From a 30,000 foot view I believe we are headed into another turbulent period later this month. While I am in the camp that I think we have tested the lows (for now) I believe investors should be at least in 50% cash and be prepared to buy on what could be some rather quick dips in later May through July. If investors are sitting in losses they should remain disciplined and focused on their long term objectives, but for those with cash they should be more selective than ever in what they are purchasing.
To start, look around at the behaviors and habits of society. Where are people spending money? AMZN, TGT, WMT, CVS, DG, DLTR, COST, BJ, KR, and others. Paper towels are now more valuable than Panerais, Toilet Paper more than Tag Heuers, and Wesson oil much more valuable than West Texas Intermediate. This Food & Drug/Discretionary sector has become the sector to build wealth. Some of these companies have little debt, low P/E ratios, and very strong analyst's outlooks. I like them all, but love AMZN even though it trades at 112X earnings.
In the Industrial/Defense sector I like GD and LHX. Both are loved by the analysts, have manageable debt, low P/Es, and are owned almost exclusively by institutional investors.
I am not a fan of financials, but believe that BAC and JPM are best positioned for the economic slowdown. This crisis has none of the characteristics of the Great Recession so I don't believe the banks face any immediate risks, however aside from decent dividends I am not convinced financials will benefit the same as Consumer Finance companies like PYPL and V.
High level, I have already sold anything associated with travel and hospitality.
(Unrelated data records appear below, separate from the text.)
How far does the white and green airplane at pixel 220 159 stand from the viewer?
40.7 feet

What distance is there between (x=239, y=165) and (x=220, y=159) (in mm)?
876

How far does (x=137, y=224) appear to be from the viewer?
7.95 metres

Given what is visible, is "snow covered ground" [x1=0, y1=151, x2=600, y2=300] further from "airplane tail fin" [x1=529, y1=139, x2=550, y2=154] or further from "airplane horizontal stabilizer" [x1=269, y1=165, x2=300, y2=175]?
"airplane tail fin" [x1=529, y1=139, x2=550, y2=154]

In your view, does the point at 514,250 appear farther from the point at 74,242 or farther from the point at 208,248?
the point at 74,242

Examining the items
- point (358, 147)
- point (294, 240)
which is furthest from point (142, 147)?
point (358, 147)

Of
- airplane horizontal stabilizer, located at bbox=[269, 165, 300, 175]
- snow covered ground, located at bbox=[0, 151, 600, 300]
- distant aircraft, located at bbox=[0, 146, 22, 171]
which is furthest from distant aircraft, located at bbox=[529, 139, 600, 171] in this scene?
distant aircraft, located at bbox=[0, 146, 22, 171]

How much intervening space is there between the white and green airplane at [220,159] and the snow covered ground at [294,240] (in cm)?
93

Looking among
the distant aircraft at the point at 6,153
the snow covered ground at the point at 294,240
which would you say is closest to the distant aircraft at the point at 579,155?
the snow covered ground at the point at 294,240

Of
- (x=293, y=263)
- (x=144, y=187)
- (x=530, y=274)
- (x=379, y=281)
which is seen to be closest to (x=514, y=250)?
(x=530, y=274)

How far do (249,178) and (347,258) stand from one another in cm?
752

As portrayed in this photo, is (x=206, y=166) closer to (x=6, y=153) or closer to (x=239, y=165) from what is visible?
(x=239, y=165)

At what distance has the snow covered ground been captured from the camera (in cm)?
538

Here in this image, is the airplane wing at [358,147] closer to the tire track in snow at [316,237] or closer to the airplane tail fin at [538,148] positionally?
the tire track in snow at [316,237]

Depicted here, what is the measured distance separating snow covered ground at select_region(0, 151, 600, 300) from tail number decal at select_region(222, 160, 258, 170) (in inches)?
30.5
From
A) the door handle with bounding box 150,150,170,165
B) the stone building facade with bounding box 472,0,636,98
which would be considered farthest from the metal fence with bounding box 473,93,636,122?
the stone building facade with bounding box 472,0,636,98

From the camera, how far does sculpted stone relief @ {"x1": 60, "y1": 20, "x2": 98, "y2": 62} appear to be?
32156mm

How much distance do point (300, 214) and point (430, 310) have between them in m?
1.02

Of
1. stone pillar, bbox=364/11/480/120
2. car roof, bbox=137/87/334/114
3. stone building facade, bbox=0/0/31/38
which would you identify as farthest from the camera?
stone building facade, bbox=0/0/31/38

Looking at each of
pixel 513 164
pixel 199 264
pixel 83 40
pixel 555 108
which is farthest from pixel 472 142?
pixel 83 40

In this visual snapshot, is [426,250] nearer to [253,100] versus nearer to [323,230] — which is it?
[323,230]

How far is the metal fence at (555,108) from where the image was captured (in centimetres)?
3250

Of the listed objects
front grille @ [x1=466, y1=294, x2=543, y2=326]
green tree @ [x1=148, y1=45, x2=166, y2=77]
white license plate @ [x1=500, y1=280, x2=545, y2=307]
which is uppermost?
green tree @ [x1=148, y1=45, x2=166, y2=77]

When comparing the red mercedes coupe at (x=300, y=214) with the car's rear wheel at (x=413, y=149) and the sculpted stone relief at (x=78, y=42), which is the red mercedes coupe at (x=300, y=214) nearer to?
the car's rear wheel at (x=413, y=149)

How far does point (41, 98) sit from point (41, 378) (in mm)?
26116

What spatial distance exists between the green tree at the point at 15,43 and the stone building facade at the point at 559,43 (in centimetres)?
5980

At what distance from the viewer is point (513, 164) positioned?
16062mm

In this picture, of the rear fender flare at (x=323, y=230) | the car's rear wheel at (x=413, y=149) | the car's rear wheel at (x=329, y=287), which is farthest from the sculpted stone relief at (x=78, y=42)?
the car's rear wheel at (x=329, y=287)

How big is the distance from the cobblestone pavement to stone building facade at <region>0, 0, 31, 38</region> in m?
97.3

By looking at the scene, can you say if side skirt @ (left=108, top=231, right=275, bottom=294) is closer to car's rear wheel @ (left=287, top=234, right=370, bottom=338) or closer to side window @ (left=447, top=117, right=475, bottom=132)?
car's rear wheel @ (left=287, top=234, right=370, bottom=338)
I am not (nor have I ever been) a fan of the commercial airline industry. I also don't like hotels, movie theaters, cruise ships, oil exploration, and wouldn't recommend buying them unless they are first lien debt plays on the cheap.
My core positions are in AMZN, ABT, ADBE, BABA, GOOGL, HD, JNJ, MDLZ, MSFT, NVDA, PYPL, SAFM, UNH, V, and ZBH, and GLD and SLV for precious metals.
I have ancillary positions in AAPL, AKAM, AMAT, CMG, COST, CRM, CSCO, CVS, DHR, EW, GD, ISRG, KMI, LYFT, NSRGY, NVS, PG, SAP, SIEGY, TWLO.
I am trying to acquire TTWO (below $115) , GWPH (below $95), VRTX (below $225), NFLX (below $350) and DIS (below $80).
If the virus spirals out of control in the fall of 2020, I believe we will retest the lows (target 1850 on the S&P). I am hope full that herd immunity prevails and we have seen and experienced the worst, but like the Spanish Flu a century ago the second leg would feel much worse than the first.
I do believe the damage from an eight week closed economy will not be forgotten for years and that behaviors will change. As a result, I believe the Entertainment sector will be hit hard and movie theaters in particular will become obsolete. Indoor malls will have to be retrofitted into living communities, and cruse ships will be sold for scrap or for cargo use. Airlines will survive, but I am still of the opinion that the top three, along with BA, could be nationalized if the virus returns.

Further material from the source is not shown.